--- START ---
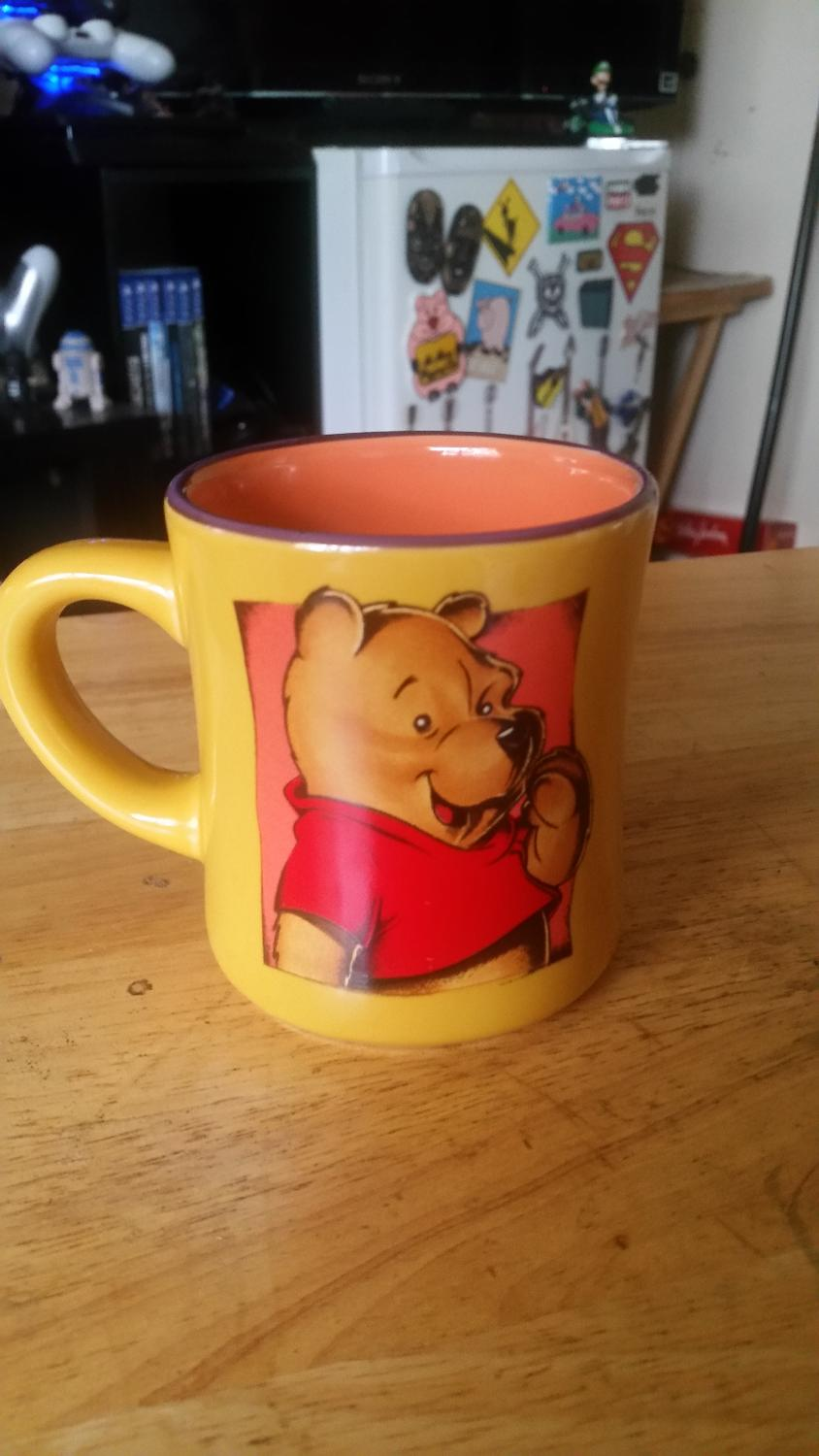 Find More Disney Winnie The Pooh Coffee Mug For Sale At Up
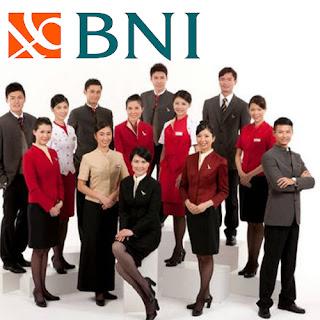 Info Gaji Bank Negara Indonesia (Persero) Tbk (BNI) 2017 semua posisi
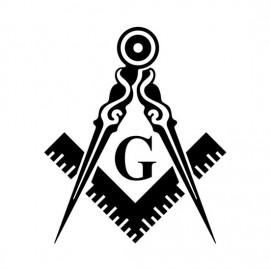Masonic • Occultism (16)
--- END ---
[What you will do]: Transcribe all of the lines above exactly as given. The pictures stay out.

[Task output]:
 Find More Disney Winnie The Pooh Coffee Mug For Sale At Up
 Info Gaji Bank Negara Indonesia (Persero) Tbk (BNI) 2017 semua posisi
Masonic • Occultism (16)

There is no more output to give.